Records from a data source
---*---

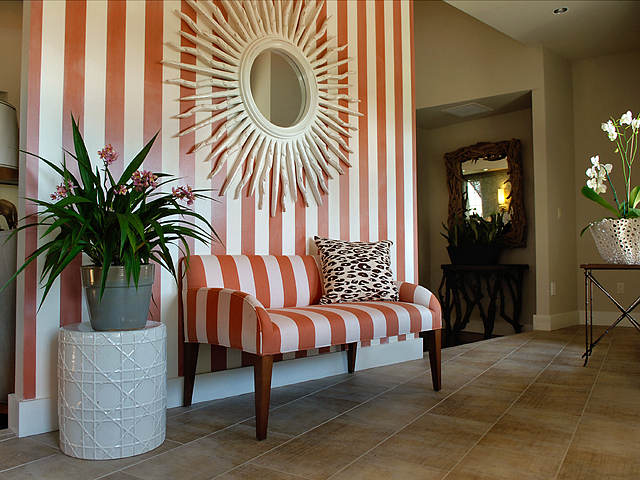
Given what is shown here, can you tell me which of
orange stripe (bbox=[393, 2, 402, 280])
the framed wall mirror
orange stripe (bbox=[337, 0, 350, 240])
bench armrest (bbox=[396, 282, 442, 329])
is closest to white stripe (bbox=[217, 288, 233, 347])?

---*---

▶ _WHAT TO WORK ON_
Rewrite the material above with every "orange stripe" changed to "red stripe" and nothing else altered. Leave the pictures out.

▶ _OUTPUT BELOW_
Given what is shown here, can you tell me which of
red stripe (bbox=[393, 2, 402, 280])
the framed wall mirror
red stripe (bbox=[337, 0, 350, 240])
bench armrest (bbox=[396, 282, 442, 329])
is closest to white stripe (bbox=[217, 288, 233, 347])?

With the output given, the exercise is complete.